L’acquirente dell’immobile può usufruire dell’aliquota IVA in misura ridotta, anche se sono state emesse con l’aliquota ordinaria le fatture relative ai pagamenti avvenuti precedentemente alla dichiarazione per i benefici “prima casa”. A chiarirlo la Suprema Corte con l’ordinanza n. 3132, pubblicata lo scorso 8 febbraio.
IL CASO
La vicenda è quella di un soggetto che aveva sottoscritto un contratto preliminare per l'acquisto di un appartamento in ristrutturazione, la cui consegna non sarebbe avvenuta. Le parti , peraltro, nel contratto avevano indicato prezzo di acquisto, senza alcun riferimento all'aliquota IVA da applicare; di qui l’emissione delle fatture in acconto con IVA al 10%, non ricorrendo i presupposti per l’agevolazione prima casa .
Il promissario acquirente conveniva in giudizio il venditore chiedendo, in via riconvenzionale, tra altro, il trasferimento del bene ai sensi dell'art. 2932 c.c.,
Il tribunale di Lucca, con sentenza del 2013, accoglieva la domanda attorea, ritenendo che l'attrice fosse anche debitrice di un saldo del prezzo del contratto preliminare di Euro 9.744,52, ottenuta calcolando l'IVA al 10%, non risultando l'attrice nelle condizioni di poter ottenere i benefici "prima casa".
L’acquirente proponeva appello, lamentando che, erroneamente, l'IVA sul prezzo non era stata calcolata al 4%.

→ COMPITO RICHIESTO 1: Riporta esattamente le righe dei record comprese tra l'inizio dei record e la riga che contiene "31.3 meters", entrambe incluse. Lascia fuori dalla risposta le immagini.
Il testo sull'IVA prima casa e i record sono materiali distinti e indipendenti.

→ RECORD DELL'ESERCIZIO:
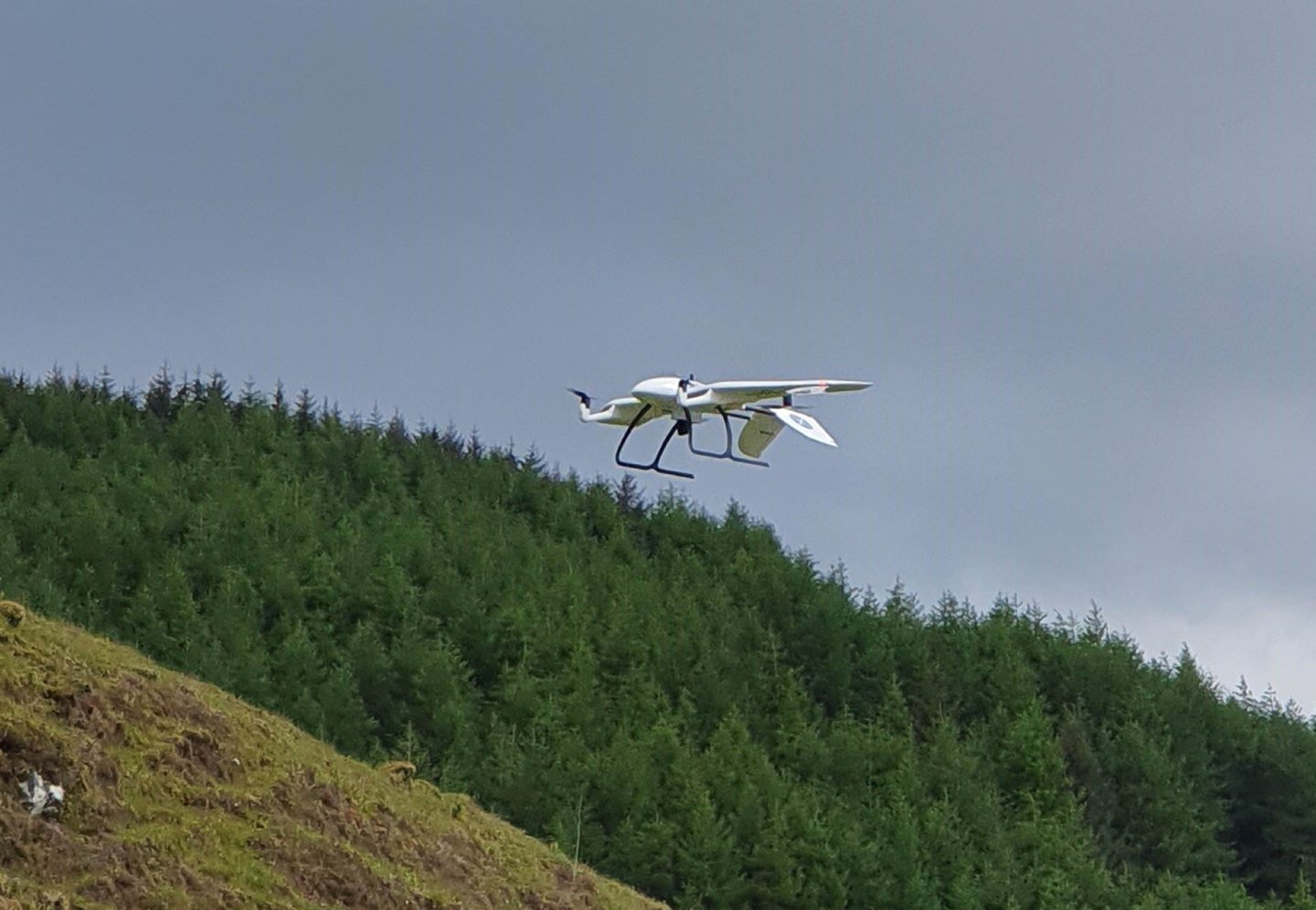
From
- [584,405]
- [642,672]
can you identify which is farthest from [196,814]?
[642,672]

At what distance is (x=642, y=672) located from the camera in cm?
8881

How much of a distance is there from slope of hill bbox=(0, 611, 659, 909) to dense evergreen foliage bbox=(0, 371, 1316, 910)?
24.5m

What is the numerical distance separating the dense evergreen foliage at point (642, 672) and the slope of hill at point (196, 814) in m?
24.5

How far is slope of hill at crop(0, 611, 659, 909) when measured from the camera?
31.3 meters

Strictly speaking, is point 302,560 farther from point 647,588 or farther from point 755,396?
point 755,396

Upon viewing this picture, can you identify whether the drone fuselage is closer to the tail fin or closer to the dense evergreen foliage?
the tail fin

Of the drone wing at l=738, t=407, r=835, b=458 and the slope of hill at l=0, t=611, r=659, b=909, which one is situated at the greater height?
the drone wing at l=738, t=407, r=835, b=458

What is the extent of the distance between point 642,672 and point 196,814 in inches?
2168

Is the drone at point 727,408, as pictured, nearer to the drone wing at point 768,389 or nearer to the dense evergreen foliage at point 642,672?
the drone wing at point 768,389

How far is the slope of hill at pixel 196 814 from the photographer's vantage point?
31.3 metres

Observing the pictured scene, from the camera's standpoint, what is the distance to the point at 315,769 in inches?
1476

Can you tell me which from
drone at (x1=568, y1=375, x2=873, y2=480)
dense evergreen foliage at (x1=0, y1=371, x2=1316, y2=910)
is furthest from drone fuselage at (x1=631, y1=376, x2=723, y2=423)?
dense evergreen foliage at (x1=0, y1=371, x2=1316, y2=910)

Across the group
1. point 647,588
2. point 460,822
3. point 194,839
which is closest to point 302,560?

→ COMPITO RICHIESTO 2: Restituisci fedelmente il passo del testo sull'IVA prima casa compreso tra "Il promissario acquirente" e "calcolata al 4%.", estremi inclusi.

→ RISPOSTA SCRITTA 1:
From
- [584,405]
- [642,672]
can you identify which is farthest from [196,814]?
[642,672]

At what distance is (x=642, y=672) located from the camera in cm?
8881

How much of a distance is there from slope of hill bbox=(0, 611, 659, 909) to dense evergreen foliage bbox=(0, 371, 1316, 910)?
24.5m

What is the numerical distance separating the dense evergreen foliage at point (642, 672) and the slope of hill at point (196, 814) in m?
24.5

How far is slope of hill at crop(0, 611, 659, 909) when measured from the camera?
31.3 meters

→ RISPOSTA SCRITTA 2:
Il promissario acquirente conveniva in giudizio il venditore chiedendo, in via riconvenzionale, tra altro, il trasferimento del bene ai sensi dell'art. 2932 c.c.,
Il tribunale di Lucca, con sentenza del 2013, accoglieva la domanda attorea, ritenendo che l'attrice fosse anche debitrice di un saldo del prezzo del contratto preliminare di Euro 9.744,52, ottenuta calcolando l'IVA al 10%, non risultando l'attrice nelle condizioni di poter ottenere i benefici "prima casa".
L’acquirente proponeva appello, lamentando che, erroneamente, l'IVA sul prezzo non era stata calcolata al 4%.